An e-book reader is similar in form to a tablet computer. A tablet computer typically has a faster screen capable of higher refresh rates which makes it more suitable for interaction. Tablet computers also are more versatile, allowing one to consume multiple types of content, as well as create it.
The main advantages of e-book readers are better readability of their screens, especially in bright sunlight, and longer battery life. This is achieved by using electronic paper technology to display content to readers. Commercially sold electronic paper is mostly available in black and white (16 shades of gray). The Sony Librie, released in 2004 and the precursor to the Sony Reader, was the first ebook using electronic paper. First color at market's is Ectaco jetBook Color.

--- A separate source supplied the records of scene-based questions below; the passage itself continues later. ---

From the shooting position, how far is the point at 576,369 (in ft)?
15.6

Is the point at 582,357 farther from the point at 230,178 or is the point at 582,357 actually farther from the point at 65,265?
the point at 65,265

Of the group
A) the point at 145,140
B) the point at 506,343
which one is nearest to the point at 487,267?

Many e-book readers can use the internet through Wi-Fi and the built-in software sometimes provides a link to a digital OPDS Library or e-book seller, allowing the user to buy, borrow, and receive digital e-books free through this library or seller. In this way, the books owned by the user are managed in the cloud, and the e-book reader is able to download material from any location. An e-book reader may also download material from a computer or read it from a memory card.
Research released in March 2011 indicated that e-books and e-book readers are more popular with the older generation than the younger generation in the UK. The survey carried out by Silver Poll found that around 6% of over-55s owned an e-book reader compared with just 5% of 18 to 24-year-olds.